Each kernel run only gets its parameters, then writes results in to a tiny 3k memory area. This 3k is copied back to the host, checked for results (almost inevitably none), then the next run started.

The usleep based wait is so that the CPU use remains low as I planned to run GPU and CPU versions at the same time.

I’ve played with explicitly unrolling loops (the #pragma unroll is ignored since I added the break), to no significant effect. Adding the loop break when all in the warp have failed sped it up quite a lot. Some of the optimisations in the assembly are really neat (“n % 10 == 0” becomes a couple of multiplies, a shift and a subtraction) but it’s still not as fast as I’d hope.

Anyone know where I’m likely going wrong?

slimes.cu (4.95 KB)

Gah, missed some important details. GPU is a GTX 650Ti, OC edition. Block size (my_end - my_start in kernel) is 4096 (much longer stalls graphics). Also tried on EC2 Cluster-GPU instances, even slower.

/usr/local/cuda/bin/nvcc -arch=compute_20 -code=compute_20 -O -I /usr/local/cuda-5.0/samples/common/inc/ -o slimes_cuda slimes.cu

You are only using a tiny fraction of the power of the GPU. Running a single block (grid<1,1,1>) severely limits what the GPU is able to do in parallel, and how it can hide various latencies. Unfortunately being at work I am unable to delve too deep into how you would need to re-write it to handle running multiple blocks (>32) each running multiple threads (>256).

The other thing that jumped out to me is you mentioned that you are copying 3k chunks, working on them, copying the 3k chunks back. This is far too small a dataset to get any real benefit from the GPU. You want to copying at least 1000 times that really (I would say if you can ‘know’ where you are going, try to do 300MB each time at least).
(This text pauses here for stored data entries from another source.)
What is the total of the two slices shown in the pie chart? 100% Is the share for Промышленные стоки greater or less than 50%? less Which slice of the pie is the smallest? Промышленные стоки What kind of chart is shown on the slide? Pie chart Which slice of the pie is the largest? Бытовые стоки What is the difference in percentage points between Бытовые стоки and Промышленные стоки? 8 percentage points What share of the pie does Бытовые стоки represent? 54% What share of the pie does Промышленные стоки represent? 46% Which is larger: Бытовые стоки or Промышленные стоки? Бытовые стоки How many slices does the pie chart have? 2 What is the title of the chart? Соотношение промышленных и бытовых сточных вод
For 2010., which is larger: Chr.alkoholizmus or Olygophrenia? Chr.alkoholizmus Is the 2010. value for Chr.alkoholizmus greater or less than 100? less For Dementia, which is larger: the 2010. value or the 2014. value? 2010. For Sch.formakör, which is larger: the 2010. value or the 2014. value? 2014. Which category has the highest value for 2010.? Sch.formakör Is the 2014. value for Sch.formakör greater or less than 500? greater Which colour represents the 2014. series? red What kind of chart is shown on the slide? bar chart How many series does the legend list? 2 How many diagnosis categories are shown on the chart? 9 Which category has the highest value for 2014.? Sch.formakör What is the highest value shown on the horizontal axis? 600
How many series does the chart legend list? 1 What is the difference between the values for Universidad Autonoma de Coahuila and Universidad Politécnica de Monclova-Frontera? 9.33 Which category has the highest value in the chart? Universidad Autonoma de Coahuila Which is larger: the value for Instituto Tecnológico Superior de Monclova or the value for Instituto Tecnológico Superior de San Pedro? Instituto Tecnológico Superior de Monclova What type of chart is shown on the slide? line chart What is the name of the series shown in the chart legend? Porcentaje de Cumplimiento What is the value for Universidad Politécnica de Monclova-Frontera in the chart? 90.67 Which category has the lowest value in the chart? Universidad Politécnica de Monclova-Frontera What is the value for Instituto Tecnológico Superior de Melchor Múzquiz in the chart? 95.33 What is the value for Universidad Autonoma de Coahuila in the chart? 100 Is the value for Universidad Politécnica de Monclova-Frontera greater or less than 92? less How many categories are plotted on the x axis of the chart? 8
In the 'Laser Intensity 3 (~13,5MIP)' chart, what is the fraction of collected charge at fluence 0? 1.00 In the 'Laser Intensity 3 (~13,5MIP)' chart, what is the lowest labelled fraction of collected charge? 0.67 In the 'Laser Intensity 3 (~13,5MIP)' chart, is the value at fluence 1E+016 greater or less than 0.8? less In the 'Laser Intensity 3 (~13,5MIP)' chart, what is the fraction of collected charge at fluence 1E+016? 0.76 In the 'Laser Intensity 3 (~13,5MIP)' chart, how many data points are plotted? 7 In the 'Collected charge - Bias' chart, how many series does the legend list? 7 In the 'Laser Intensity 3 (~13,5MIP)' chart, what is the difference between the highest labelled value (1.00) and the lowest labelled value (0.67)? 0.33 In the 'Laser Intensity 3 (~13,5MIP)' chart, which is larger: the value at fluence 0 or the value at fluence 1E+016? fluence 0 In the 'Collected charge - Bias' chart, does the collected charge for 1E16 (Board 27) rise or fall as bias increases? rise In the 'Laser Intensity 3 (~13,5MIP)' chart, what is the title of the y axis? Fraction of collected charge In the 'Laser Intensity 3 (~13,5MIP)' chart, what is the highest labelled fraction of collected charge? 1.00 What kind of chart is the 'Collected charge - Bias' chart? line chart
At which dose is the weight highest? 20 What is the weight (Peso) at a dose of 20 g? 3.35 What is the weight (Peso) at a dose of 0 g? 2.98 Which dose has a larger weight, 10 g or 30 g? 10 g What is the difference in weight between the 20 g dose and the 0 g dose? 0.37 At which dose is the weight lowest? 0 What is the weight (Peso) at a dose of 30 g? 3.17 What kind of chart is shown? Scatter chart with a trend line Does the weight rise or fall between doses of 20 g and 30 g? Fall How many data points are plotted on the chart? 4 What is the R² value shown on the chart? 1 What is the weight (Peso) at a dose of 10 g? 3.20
Each copy has overhead, so if you are doing thousands of tiny ones that is thousands times that overhead vs large copies which only have one.

You are only launching a single block!? That is grossly underutilizing the GPU. Split the work into many blocks as well as many threads.

As the next step, use the Occupancy Calculator to find the best blocksize. 768 probably doesn’t give the maximum occupancy possible because of the factor 3 involved

Ah, that makes sense. I didn’t understand blocks so had bypassed them. I’ll shift threads to 256 for maximum occupancy and add block dimensions. Hadn’t clicked that there are scheduling constraints within a thread block which prevent it from using all the hardware.

Thank you both - much faster. It now completes a block of 2^34 seeds in 12 seconds versus nearly 2 minutes before. It’s about 3 times faster than the 4 CPU cores working together now.

I had tried this on EC2 before and worked out I needed a 10x speedup of the CUDA code to be more cost-effective with their spot pricing (7c/hr CPU-only vs 38c/hr with two M2050s + some network latency advantages I don’t gain from). Not quite there but my own GPU can contribute a lot to the pool now.

(1) Please note that loop unrolling typically requires that the loop body has a single-entry, single-exit structure. So loops containing ‘break’ or ‘return’ cannot be unrolled. You may want to look into getting rid of the ‘break’ inside the loop.

(2) Keep in mind that 64-bit integer arithmetic is emulated on the GPU (it has a 32-bit architecture). You would want to avoid any unnecessary 64-bit operations. For example, does ‘num_found’ have to be a 64-bit variable?

Yeah, expected it to stop unrolling when I added that break, but speeds it up massively (timed). I was adding some explicit unrolling (switch / jump table inside outer loop) but didn’t have a noticeable impact.

Interesting about the 64 bit. It’s all actually 48-bit arithmetic (Java’s Random implementation) discarding the top 16, so wonder if that could be done more efficiently.